Al Olender w/ michaela ANNE

The Parlor Room (32 Masonic Street Northampton, MA, 01060 )

Entertainment + Music + Nightlife

AL OLENDER 
There’s nothing scarier than being honest with yourself. For singer/songwriter Al Olender, facing her fear of the truth has been a cleansing, often cathartic process that’s led to the kind of revelations she had previously thought unobtainable. On her debut full-length album Easy Crier, the Upstate New York based artist asks: what happens if we vow to never tell a lie, ever again?
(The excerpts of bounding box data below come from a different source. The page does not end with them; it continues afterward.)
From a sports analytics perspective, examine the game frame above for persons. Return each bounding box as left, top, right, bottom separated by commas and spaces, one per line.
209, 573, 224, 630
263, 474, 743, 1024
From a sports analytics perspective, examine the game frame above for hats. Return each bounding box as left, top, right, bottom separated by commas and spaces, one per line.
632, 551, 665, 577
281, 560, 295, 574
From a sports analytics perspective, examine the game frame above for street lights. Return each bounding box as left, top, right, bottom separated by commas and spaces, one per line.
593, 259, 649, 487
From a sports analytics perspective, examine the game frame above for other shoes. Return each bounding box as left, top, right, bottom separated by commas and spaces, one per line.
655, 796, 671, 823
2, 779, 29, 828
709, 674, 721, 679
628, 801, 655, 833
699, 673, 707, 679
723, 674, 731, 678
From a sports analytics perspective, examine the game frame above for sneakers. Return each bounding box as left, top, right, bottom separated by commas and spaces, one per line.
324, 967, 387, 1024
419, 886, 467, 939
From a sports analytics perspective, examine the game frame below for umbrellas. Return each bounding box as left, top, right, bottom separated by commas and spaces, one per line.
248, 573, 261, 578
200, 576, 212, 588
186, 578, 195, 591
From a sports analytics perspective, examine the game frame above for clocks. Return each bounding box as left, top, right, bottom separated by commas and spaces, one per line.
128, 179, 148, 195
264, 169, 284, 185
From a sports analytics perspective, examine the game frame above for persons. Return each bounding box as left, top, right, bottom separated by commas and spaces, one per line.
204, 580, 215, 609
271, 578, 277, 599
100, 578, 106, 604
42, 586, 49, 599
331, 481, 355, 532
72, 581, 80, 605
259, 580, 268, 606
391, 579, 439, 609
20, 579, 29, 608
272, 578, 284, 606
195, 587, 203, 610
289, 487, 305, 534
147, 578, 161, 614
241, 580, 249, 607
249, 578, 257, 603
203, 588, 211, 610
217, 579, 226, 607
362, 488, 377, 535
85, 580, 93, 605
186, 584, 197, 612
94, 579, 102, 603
Charting the daunting territories of staring your demons right in the face and prodding at the ugly parts of your reflection, Olender pieces together her most vulnerable moments to produce a celebratory and beautiful rumination on grief, and reminds us of the power that comes in really getting to know yourself.

MICHAELA ANNE 
Anne had no way of knowing what lay ahead when she began writing her gorgeous and aching new album, Oh To Be That Free—sobriety, pregnancy, a global pandemic, and the hemorrhagic stroke that would nearly kill her mother were all just around the corner—but listening back in the warm glow of hindsight, it’s almost as if she was writing a survival guide for her future self. The songs are profoundly vulnerable here, hinting at everything from Brandi Carlile to Kacey Musgraves as they reckon with the flaws and faults that keep us up at night, and Michaela’s delivery is tender and empathetic, insisting that we’re worthy of love not in spite of our shortcomings, but because of them. And so the freedom Michaela sings of isn’t the wild freedom of youth or rebellion, but rather the spiritual freedom that comes from learning to accept what is rather than what ought to be, from learning to appreciate what you have rather than what you want, from learning to look in the mirror and love the person staring back.